## Stated goal
The data follows this line. Copy verbatim the line with "Given the photograph, of" and each line after it to the end.

## Given records
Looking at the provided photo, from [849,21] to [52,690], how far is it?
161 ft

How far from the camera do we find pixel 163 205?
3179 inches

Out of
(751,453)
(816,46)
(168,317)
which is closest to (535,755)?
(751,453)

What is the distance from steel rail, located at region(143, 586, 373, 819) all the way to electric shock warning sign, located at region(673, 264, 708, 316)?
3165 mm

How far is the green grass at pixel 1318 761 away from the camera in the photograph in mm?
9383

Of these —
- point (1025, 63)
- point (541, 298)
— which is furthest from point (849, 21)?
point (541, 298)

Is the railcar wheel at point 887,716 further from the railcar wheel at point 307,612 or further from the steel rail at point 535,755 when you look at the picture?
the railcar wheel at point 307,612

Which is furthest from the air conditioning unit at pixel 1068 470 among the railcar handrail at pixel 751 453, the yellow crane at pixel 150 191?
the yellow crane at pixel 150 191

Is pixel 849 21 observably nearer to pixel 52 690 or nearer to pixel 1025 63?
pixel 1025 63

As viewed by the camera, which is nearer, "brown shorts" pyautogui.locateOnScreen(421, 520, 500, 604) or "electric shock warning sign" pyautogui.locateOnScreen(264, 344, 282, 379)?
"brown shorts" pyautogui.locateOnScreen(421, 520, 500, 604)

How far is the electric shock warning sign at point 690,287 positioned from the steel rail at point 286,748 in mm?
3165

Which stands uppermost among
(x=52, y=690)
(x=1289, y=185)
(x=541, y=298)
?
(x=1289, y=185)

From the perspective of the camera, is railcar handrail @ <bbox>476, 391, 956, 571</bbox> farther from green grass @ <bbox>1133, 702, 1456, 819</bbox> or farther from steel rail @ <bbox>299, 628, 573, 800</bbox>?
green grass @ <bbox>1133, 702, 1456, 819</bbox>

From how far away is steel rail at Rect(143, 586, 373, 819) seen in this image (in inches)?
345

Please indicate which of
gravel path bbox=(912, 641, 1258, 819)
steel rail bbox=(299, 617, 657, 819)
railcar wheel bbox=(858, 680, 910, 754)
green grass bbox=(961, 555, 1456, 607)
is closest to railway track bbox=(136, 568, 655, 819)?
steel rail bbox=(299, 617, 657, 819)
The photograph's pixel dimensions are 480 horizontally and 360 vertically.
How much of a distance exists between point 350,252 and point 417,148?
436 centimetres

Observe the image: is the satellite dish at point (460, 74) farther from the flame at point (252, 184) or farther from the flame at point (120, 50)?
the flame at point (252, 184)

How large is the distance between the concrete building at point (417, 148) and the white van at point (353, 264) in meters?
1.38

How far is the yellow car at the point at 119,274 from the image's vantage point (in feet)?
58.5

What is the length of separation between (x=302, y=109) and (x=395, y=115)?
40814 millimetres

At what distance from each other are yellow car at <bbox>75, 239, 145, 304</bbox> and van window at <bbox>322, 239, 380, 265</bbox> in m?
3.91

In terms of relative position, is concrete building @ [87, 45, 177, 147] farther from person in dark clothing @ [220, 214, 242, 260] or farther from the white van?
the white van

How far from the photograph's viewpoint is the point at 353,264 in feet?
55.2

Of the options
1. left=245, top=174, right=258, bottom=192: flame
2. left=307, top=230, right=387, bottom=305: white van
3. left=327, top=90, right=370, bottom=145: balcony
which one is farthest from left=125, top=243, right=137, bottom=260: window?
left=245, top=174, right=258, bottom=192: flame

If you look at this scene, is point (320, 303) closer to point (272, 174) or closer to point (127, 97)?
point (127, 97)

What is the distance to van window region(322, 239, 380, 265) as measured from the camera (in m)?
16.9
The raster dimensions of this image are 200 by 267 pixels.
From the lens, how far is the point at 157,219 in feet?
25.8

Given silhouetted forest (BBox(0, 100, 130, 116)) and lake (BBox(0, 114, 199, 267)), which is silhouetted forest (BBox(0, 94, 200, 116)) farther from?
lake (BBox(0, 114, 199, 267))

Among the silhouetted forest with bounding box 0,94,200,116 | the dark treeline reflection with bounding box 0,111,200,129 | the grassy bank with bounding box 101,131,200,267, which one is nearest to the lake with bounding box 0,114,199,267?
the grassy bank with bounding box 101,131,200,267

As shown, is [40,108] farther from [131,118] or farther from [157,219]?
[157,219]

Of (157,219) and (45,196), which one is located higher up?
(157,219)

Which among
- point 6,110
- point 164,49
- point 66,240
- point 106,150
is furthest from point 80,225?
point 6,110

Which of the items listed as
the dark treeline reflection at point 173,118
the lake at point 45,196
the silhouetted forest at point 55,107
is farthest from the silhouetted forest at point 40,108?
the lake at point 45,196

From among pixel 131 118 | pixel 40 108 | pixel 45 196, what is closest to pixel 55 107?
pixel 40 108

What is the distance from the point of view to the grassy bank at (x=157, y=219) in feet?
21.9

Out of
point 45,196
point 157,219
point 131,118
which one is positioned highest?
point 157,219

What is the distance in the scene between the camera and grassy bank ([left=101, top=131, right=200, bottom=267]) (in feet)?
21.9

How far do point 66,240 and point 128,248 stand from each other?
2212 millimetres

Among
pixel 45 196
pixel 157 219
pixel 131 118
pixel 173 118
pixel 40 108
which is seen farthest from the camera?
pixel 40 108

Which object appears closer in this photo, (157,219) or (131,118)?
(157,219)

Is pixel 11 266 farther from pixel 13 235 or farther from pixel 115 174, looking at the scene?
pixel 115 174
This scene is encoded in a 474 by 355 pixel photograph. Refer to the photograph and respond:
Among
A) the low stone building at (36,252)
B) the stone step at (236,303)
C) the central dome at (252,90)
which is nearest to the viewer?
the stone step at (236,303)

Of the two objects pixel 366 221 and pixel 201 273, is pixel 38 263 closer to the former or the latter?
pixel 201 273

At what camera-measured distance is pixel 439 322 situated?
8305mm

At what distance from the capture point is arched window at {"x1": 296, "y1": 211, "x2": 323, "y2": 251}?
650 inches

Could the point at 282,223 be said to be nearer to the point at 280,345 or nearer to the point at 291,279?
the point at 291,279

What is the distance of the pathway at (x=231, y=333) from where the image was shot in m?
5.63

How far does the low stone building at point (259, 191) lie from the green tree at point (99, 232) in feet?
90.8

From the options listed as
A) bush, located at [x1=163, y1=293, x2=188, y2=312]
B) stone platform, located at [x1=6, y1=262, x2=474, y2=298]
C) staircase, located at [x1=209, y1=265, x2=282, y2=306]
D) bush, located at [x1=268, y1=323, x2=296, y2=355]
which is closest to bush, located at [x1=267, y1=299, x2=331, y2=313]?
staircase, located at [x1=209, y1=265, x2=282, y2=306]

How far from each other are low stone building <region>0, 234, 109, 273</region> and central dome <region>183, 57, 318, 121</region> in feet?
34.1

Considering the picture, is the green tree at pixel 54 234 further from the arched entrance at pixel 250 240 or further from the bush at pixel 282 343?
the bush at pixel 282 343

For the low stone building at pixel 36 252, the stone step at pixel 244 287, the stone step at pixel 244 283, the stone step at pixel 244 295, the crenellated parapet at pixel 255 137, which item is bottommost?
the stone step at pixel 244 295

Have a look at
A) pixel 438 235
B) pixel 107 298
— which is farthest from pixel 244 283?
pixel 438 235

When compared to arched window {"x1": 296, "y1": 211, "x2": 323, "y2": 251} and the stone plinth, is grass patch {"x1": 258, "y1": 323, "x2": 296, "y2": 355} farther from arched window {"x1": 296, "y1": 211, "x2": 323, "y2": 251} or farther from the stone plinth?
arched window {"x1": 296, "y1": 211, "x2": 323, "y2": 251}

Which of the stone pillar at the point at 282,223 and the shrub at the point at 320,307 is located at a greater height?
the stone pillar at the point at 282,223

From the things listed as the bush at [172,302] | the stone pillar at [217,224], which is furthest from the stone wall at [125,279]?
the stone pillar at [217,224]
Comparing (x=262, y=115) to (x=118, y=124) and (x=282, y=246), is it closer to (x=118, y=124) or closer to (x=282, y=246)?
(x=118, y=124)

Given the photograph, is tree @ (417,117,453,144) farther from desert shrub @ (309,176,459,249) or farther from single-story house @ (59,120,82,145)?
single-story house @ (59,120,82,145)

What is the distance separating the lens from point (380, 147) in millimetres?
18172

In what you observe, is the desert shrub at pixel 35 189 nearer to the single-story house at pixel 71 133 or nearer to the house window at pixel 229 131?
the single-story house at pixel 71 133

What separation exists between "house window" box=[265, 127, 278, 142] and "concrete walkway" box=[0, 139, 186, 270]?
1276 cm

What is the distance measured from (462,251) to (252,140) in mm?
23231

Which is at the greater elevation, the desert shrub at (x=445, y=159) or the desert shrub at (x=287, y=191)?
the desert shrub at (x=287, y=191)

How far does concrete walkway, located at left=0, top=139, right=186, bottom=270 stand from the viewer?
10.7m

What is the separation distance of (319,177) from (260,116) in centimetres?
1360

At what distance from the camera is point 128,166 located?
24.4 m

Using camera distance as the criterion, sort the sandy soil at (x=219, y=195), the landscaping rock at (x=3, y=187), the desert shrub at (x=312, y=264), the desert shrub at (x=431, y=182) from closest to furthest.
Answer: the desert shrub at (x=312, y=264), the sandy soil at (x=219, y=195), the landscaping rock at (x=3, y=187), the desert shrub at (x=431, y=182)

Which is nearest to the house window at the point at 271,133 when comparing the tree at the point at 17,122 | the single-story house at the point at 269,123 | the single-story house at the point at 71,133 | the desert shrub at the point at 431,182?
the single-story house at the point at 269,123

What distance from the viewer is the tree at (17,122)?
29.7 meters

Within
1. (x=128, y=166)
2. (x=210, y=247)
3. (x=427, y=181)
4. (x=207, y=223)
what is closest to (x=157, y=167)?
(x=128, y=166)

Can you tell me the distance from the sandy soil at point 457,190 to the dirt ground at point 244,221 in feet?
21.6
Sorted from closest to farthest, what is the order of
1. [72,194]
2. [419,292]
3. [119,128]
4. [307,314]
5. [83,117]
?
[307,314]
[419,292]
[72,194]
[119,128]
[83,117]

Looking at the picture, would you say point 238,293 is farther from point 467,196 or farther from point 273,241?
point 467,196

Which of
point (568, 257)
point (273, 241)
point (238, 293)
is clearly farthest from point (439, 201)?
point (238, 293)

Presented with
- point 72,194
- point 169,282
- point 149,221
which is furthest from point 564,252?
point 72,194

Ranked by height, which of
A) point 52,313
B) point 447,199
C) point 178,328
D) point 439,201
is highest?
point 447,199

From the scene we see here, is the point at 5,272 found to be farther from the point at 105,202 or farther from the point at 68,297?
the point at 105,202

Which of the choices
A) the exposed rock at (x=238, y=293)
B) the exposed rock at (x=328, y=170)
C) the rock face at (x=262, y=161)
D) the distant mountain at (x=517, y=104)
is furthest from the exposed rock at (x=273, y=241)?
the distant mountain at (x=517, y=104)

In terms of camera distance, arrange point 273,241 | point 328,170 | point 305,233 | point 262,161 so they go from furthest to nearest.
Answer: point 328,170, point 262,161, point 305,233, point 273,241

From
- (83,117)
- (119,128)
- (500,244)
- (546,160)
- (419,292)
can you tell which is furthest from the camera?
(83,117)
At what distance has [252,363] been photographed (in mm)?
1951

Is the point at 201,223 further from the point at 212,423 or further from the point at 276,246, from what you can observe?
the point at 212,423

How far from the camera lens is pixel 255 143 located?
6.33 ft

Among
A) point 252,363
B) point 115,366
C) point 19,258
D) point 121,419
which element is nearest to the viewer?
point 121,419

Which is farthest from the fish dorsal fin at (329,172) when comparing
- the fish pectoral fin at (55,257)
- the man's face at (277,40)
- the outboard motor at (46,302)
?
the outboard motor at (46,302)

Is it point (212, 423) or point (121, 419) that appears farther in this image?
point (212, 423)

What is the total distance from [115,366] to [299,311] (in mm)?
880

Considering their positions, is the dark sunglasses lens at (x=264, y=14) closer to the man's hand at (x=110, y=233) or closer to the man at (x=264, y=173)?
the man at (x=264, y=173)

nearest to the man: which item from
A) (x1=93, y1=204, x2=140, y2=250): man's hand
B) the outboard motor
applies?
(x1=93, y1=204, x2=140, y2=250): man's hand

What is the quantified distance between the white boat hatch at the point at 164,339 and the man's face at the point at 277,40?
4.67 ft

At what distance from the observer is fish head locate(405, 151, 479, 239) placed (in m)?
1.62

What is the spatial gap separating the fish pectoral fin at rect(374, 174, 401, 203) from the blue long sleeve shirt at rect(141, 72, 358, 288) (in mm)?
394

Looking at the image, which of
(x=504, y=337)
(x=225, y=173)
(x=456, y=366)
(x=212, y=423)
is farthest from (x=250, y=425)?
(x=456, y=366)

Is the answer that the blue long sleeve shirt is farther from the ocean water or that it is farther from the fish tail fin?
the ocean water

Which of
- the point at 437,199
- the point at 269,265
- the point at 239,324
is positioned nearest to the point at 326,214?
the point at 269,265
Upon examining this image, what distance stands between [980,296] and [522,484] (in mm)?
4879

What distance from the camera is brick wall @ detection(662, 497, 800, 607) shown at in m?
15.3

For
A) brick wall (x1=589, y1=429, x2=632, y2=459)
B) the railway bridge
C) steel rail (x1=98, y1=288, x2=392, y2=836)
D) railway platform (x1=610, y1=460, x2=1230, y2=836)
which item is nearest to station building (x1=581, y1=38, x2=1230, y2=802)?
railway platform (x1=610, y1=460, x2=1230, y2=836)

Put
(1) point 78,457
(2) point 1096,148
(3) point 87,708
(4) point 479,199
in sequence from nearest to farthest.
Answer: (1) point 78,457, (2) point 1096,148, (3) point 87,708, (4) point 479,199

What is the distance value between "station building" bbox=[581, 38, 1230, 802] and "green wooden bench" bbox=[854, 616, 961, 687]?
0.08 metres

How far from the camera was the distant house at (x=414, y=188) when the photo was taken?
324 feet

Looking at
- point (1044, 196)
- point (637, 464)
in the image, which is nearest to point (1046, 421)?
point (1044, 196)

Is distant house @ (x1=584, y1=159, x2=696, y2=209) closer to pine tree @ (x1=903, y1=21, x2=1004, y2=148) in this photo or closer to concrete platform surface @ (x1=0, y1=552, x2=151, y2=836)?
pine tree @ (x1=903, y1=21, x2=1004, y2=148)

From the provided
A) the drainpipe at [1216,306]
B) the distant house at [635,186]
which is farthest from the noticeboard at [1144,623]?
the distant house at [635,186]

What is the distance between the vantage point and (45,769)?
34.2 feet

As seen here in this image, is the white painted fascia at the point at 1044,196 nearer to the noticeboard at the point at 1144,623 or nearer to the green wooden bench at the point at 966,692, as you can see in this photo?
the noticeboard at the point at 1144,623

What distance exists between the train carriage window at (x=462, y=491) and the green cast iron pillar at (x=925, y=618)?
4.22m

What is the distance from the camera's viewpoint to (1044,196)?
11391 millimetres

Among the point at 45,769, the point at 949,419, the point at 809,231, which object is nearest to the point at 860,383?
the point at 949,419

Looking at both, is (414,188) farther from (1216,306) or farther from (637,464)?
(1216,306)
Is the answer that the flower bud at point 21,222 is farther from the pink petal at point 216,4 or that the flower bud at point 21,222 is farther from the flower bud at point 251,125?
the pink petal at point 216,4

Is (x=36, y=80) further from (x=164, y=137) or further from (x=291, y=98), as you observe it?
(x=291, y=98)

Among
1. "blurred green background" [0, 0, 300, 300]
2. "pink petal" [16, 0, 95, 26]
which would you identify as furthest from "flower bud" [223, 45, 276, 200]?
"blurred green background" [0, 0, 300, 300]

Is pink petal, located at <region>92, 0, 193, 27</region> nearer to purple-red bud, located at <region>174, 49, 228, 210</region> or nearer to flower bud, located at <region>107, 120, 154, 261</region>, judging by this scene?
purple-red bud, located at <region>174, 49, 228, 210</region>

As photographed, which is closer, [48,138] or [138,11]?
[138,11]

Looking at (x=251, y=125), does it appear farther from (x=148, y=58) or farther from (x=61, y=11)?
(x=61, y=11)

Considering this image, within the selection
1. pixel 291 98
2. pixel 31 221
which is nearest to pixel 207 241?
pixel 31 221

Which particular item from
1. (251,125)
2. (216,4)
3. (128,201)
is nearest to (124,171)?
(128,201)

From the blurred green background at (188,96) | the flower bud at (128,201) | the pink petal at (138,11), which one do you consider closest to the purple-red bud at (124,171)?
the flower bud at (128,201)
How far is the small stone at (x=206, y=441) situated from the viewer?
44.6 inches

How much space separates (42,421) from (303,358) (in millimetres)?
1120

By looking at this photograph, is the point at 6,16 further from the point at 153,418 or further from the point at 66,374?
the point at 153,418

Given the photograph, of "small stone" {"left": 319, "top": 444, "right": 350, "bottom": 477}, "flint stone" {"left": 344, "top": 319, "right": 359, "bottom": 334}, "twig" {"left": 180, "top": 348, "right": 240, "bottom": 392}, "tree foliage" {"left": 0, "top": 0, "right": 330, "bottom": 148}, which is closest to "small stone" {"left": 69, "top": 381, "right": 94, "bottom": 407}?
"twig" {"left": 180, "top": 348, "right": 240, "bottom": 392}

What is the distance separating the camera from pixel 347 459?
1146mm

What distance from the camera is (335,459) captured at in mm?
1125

## The completed task
Given the photograph, of "small stone" {"left": 319, "top": 444, "right": 350, "bottom": 477}, "flint stone" {"left": 344, "top": 319, "right": 359, "bottom": 334}, "twig" {"left": 180, "top": 348, "right": 240, "bottom": 392}, "tree foliage" {"left": 0, "top": 0, "right": 330, "bottom": 148}, which is closest to "small stone" {"left": 69, "top": 381, "right": 94, "bottom": 407}?
"twig" {"left": 180, "top": 348, "right": 240, "bottom": 392}

What is the distance separating the camera from pixel 347 459?
1146mm

What distance from the camera is (335,459) captured at in mm?
1125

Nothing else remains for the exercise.